• **EXTRACT**
○ ○ ○ ○

After this episode I am starting to think that all Kyle is good at is spending money. In that case, she should spend some money in a good stylist. 

As for Camille, or rather Jesus on the cross, she’s lost her damn mind again. The ugly side her publicist try to cover up after season 1 is still lurking. Being accused of being a snotty, self centered B is not equivalent to being accused of sexual assault!!! It may have been fine to voice her differing opinion in the matter, but tying it back to herself and HER suffering was eye role worthy.


----------



## purseinsanity

tweegy said:


> Right!? I have a 5k bag but I have rats in my kitchen and flies in the food I have for guests... everyone has their priorities... hygiene clearly isn’t one of Rinna’s


What I don't understand is that her house seems kind of gross, but she's OCD about germs in hotels and public places.  Wouldn't someone like that want their house spotless and definitely rodent dropping free??  I know I do!


----------



## pjhm

purseinsanity said:


> What I don't understand is that her house seems kind of gross, but she's OCD about germs in hotels and public places.  Wouldn't someone like that want their house spotless and definitely rodent dropping free??  I know I do!


Yes, with Rinna it’s the dirt you know versus the dirt you don’t know.....


----------



## blkbarbie310

When I saw Rinna place her suitcase on her bed - I about died! Yuck.

○ ○ ○ ○

• **LISTED ENTRIES**

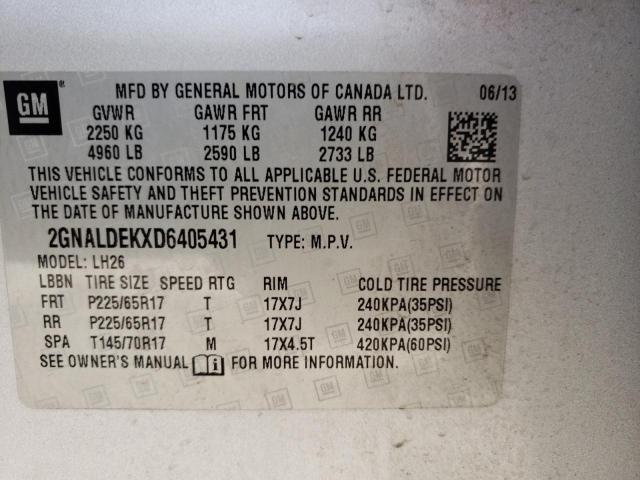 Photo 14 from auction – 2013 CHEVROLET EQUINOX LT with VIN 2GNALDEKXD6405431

○ ○ ○ ○

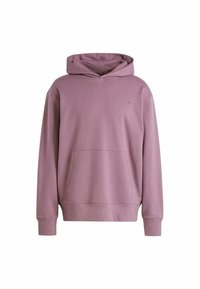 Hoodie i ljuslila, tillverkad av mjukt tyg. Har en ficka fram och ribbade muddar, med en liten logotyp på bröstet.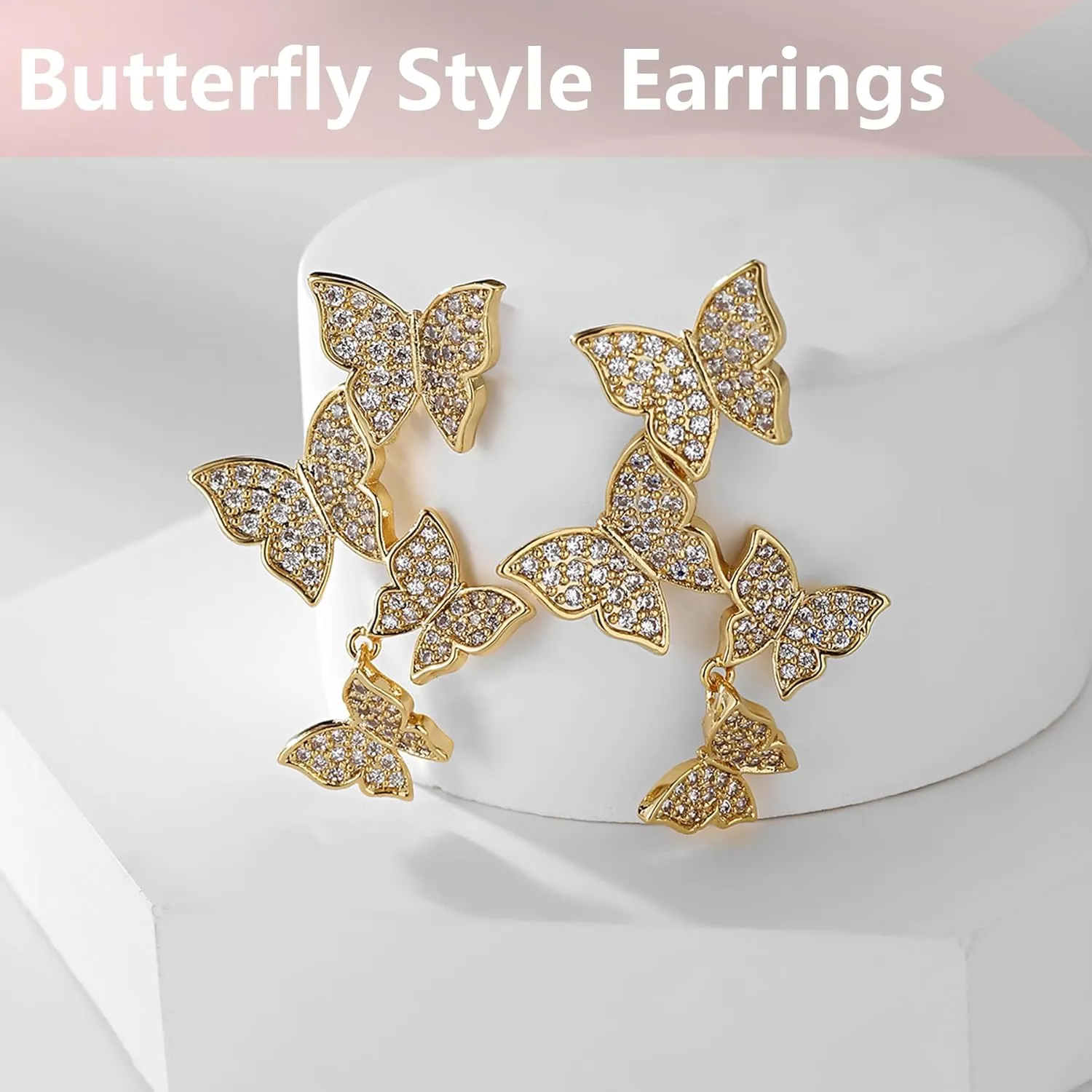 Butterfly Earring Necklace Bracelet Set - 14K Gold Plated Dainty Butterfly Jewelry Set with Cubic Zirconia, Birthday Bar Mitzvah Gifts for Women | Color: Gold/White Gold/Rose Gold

○ ○ ○ ○

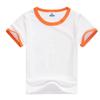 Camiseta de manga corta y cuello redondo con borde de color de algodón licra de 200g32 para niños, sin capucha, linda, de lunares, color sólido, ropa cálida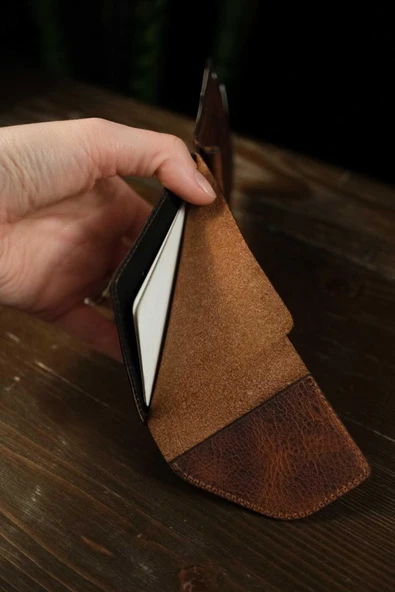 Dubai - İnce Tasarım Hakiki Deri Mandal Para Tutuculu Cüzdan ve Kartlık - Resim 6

○ ○ ○ ○

• **TASKS TO PERFORM**
1 – Answer these questions about the forum thread, one per line.
(a) In the first post, what does the writer say Kyle should spend some money on?
(b) According to purseinsanity, what is Rinna OCD about?
(c) What did blkbarbie310 see Rinna place on her bed?
2 – Reproduce the forum thread word for word from "Yes, with Rinna" up to and including "about died! Yuck.".
3 – Carry on the forum thread about Kyle, Camille and Rinna from the point where it stops.

• **ANSWERS TO THE TASKS**
1 –
(a) A good stylist.
(b) Germs in hotels and public places.
(c) Her suitcase.

2 –
Yes, with Rinna it’s the dirt you know versus the dirt you don’t know.....


----------



## blkbarbie310

When I saw Rinna place her suitcase on her bed - I about died! Yuck.

3 –
----------



## simone72

I am surprised Rinna spent all that cash on a Kelly bag she seems kind of thrifty and not up to date fashion wise. Everything she wears seems like off of a sale rack


----------



## Ceeyahd

simone72 said:


> I am surprised Rinna spent all that cash on a Kelly bag she seems kind of thrifty and not up to date fashion wise. Everything she wears seems like off of a sale rack



Perhaps it was a gift or borrowed. Maybe it's Kyle's.


----------



## tweegy

simone72 said:


> I am surprised Rinna spent all that cash on a Kelly bag she seems kind of thrifty and not up to date fashion wise. Everything she wears seems like off of a sale rack



Well she’s rolling with Kyle so she had to up her bag game lol


----------



## tweegy

purseinsanity said:


> What I don't understand is that her house seems kind of gross, but she's OCD about germs in hotels and public places.  Wouldn't someone like that want their house spotless and definitely rodent dropping free??  I know I do!





pjhm said:


> Yes, with Rinna it’s the dirt you know versus the dirt you don’t know.....



Yup was gonna say what John said! With rinna it’s the flies and rats she knows LOL


----------



## StylishMD

purseinsanity said:


> It bothered me no end when she claimed he "went from a Type 2 to a Type 1".  Idiot.


Yes, as a physician I was thinking ‘WTH???’


----------



## Mrs.Z

Catching up.....what on earth is Kyle wearing at this dinner?  The dress has no front? She could lose a boob at any minute.


----------



## chowlover2

What is it with Kyle and the hats this season. Is it to increase her height? No bueno.


----------



## Ceeyahd

chowlover2 said:


> What is it with Kyle and the hats this season. Is it to increase her height? No bueno.



Is Kyle super petite? All of her bags and hats seem to be wear her, swallow her up.


----------



## chowlover2

She must be petite, even with the hat the other women are taller!


----------



## TC1

I was under the impression Kyle is only about 5 feet tall.


----------



## limom

LVP is queen of everything.


----------



## DC-Cutie

I couldn't even get through this whole episode.  I think I chaged the channel about 15 min in


----------



## imgg

limom said:


> LVP is queen of everything.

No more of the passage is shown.